Supplied information:
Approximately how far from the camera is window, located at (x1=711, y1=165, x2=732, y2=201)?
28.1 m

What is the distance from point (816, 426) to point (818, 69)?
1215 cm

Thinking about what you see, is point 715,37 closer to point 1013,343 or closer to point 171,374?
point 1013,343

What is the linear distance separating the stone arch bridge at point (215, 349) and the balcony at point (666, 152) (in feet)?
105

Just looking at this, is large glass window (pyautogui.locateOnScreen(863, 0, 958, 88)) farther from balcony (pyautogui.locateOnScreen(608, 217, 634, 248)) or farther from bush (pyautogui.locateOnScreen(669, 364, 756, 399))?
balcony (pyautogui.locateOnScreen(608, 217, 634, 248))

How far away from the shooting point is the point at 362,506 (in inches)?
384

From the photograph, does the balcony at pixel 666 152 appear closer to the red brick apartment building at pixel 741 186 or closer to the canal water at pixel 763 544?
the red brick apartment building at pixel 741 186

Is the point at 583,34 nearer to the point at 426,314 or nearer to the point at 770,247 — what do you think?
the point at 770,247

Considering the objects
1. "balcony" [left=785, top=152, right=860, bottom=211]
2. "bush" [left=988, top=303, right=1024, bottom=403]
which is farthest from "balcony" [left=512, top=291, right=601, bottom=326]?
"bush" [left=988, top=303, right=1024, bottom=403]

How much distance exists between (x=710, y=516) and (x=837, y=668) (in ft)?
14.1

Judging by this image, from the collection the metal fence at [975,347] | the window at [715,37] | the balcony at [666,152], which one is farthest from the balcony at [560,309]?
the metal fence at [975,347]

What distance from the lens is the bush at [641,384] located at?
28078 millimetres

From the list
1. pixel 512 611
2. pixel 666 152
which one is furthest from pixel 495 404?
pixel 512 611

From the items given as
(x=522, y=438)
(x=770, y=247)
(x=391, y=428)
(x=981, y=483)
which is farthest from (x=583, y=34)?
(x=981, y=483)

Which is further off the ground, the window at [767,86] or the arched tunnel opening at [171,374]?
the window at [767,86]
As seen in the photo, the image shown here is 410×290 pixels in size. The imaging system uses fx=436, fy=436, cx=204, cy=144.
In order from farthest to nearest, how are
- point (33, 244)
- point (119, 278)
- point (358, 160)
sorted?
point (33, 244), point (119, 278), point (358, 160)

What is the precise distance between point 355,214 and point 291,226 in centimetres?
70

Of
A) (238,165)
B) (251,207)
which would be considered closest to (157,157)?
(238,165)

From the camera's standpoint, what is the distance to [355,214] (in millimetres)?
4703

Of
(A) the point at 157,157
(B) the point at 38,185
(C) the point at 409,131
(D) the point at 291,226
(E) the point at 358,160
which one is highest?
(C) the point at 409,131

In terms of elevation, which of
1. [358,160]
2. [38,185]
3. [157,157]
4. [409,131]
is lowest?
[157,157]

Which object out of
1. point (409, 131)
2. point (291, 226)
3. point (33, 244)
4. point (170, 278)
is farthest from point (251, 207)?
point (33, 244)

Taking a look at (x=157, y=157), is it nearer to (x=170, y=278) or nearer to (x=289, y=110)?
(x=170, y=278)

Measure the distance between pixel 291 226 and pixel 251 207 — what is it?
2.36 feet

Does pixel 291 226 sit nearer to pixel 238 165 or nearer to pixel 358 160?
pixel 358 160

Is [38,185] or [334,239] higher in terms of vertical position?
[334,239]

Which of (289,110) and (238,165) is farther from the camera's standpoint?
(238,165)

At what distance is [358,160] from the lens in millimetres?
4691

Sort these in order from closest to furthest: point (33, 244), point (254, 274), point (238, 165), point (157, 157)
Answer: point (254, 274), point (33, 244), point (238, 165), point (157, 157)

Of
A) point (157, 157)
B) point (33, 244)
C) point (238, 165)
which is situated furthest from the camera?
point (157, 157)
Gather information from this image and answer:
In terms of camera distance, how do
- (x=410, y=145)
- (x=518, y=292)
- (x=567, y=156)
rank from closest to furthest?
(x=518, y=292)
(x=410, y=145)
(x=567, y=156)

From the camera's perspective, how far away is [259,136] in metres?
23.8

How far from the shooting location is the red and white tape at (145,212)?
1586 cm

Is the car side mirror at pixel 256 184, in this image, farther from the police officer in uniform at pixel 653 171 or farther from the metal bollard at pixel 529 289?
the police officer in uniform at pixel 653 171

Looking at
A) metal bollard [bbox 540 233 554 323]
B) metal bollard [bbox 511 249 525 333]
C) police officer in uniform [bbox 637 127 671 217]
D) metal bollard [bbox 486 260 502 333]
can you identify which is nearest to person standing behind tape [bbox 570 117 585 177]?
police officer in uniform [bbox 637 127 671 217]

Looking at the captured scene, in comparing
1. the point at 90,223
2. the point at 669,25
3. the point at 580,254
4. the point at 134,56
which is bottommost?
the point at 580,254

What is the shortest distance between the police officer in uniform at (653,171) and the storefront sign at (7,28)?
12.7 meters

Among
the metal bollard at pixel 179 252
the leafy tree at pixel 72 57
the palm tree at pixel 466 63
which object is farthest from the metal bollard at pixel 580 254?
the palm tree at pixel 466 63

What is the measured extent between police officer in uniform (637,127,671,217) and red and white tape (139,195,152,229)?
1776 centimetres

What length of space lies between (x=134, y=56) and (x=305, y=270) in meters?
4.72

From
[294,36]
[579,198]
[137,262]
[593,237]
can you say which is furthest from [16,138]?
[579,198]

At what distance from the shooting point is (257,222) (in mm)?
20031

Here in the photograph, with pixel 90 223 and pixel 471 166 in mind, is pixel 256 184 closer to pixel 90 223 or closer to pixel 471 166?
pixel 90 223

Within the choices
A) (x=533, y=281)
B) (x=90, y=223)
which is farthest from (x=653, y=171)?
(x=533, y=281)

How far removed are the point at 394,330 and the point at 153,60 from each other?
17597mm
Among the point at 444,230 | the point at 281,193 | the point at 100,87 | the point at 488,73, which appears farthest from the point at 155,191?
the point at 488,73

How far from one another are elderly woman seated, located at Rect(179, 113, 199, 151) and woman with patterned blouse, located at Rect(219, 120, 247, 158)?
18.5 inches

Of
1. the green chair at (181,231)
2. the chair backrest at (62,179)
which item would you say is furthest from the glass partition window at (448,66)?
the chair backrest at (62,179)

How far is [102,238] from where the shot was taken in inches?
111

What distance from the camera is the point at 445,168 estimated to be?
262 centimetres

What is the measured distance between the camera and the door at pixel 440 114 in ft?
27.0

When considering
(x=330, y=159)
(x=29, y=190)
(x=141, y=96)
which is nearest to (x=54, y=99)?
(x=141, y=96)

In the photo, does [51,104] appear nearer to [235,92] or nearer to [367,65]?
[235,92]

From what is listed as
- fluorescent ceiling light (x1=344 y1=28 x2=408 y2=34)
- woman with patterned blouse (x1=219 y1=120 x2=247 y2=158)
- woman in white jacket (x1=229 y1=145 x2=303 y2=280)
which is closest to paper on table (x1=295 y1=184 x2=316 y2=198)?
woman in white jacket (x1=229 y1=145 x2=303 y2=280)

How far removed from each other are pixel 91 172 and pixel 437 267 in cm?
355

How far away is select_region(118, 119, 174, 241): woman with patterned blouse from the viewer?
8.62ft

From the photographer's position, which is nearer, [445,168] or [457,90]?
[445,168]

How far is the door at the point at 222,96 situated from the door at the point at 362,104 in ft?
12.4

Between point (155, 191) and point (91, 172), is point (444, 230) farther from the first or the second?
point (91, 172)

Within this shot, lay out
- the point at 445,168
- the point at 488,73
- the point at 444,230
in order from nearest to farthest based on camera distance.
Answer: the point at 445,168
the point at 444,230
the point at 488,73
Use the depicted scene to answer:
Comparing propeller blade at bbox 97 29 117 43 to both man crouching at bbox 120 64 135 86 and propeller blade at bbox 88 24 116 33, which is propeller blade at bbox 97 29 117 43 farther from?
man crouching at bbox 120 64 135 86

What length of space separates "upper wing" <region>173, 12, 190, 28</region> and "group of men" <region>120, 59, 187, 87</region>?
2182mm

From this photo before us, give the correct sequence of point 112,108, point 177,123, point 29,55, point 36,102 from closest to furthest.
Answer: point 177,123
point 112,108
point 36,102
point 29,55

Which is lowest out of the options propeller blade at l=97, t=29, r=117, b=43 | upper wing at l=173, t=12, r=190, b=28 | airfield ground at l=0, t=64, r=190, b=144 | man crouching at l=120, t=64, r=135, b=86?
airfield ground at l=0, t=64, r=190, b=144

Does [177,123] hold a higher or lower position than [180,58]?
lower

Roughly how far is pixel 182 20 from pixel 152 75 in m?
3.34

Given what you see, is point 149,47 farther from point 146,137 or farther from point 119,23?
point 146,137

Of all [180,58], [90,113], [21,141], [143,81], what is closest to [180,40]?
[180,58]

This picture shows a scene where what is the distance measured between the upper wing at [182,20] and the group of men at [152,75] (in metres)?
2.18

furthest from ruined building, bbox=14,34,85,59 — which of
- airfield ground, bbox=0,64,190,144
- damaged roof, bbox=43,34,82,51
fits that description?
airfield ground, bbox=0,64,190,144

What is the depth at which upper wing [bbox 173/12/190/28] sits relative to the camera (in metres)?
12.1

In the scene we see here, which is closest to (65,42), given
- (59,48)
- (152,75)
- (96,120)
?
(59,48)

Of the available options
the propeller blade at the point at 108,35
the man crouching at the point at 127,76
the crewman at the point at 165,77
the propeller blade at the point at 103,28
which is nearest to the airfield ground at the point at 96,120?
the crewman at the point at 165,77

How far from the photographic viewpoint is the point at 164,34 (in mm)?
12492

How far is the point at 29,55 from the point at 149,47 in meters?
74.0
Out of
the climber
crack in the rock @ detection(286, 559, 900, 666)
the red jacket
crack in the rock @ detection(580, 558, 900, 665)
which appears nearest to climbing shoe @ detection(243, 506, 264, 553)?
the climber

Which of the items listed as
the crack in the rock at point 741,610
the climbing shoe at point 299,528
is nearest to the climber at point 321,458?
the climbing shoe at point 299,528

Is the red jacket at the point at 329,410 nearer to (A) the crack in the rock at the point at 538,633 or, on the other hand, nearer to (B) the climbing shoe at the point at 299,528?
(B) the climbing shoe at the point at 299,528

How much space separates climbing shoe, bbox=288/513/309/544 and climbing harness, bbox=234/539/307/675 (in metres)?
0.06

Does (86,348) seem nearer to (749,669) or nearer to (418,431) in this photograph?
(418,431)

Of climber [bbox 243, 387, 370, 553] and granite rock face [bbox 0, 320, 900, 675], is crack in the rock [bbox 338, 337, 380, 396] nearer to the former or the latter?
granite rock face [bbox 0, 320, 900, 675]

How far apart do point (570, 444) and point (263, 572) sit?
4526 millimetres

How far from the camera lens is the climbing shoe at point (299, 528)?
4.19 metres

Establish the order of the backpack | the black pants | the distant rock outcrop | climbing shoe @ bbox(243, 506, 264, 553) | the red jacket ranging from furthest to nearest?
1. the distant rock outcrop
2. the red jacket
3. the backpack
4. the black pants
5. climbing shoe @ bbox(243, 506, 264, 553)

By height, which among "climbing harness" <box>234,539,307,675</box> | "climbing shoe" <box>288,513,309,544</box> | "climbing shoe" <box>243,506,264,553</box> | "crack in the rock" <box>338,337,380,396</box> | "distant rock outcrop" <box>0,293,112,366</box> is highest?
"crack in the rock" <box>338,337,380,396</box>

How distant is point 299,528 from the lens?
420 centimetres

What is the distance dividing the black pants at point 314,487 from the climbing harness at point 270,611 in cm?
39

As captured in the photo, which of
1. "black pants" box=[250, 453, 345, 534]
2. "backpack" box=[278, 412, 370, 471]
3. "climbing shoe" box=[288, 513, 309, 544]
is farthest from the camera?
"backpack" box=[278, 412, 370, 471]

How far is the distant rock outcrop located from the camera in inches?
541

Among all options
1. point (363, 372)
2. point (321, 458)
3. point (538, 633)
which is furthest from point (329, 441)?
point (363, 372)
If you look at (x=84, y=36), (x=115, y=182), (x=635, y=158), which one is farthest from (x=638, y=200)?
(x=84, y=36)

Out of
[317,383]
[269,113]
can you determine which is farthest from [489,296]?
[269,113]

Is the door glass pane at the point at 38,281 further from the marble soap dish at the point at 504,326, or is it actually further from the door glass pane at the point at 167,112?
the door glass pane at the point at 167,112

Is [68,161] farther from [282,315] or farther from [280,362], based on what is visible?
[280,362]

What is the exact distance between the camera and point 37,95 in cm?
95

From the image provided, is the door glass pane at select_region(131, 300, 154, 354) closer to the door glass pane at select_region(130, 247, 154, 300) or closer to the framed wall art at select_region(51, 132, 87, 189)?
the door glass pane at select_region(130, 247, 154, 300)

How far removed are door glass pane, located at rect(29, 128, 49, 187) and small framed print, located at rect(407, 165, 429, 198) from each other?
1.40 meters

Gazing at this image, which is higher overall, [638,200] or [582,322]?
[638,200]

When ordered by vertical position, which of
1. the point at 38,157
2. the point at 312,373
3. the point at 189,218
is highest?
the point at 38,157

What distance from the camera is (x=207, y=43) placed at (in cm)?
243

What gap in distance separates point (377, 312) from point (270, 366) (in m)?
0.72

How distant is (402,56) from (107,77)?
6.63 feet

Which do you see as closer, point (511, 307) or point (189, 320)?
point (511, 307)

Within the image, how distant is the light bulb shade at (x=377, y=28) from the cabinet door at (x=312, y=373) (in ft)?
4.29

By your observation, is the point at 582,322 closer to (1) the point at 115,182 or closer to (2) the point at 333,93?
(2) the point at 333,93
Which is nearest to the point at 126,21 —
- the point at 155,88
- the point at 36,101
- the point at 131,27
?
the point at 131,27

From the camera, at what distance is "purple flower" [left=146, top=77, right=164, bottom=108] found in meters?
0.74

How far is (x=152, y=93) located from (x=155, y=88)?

Your task: Return the lines from the one containing "How far apart" through the one containing "5. climbing shoe @ bbox(243, 506, 264, 553)" word for word, both of those lines included.

Written answer:
How far apart do point (570, 444) and point (263, 572) sit?
4526 millimetres

How far from the camera lens is the climbing shoe at point (299, 528)?
4.19 metres

Establish the order of the backpack | the black pants | the distant rock outcrop | climbing shoe @ bbox(243, 506, 264, 553) | the red jacket ranging from furthest to nearest?
1. the distant rock outcrop
2. the red jacket
3. the backpack
4. the black pants
5. climbing shoe @ bbox(243, 506, 264, 553)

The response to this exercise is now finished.